Reproduce the following material verbatim, preserving every line in its original order.

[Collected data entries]
════════

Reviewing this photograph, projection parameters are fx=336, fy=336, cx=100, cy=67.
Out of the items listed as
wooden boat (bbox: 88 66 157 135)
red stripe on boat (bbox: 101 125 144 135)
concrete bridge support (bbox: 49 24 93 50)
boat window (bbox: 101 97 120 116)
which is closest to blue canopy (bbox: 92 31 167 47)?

════════

### Task result
Reviewing this photograph, projection parameters are fx=336, fy=336, cx=100, cy=67.
Out of the items listed as
wooden boat (bbox: 88 66 157 135)
red stripe on boat (bbox: 101 125 144 135)
concrete bridge support (bbox: 49 24 93 50)
boat window (bbox: 101 97 120 116)
which is closest to blue canopy (bbox: 92 31 167 47)?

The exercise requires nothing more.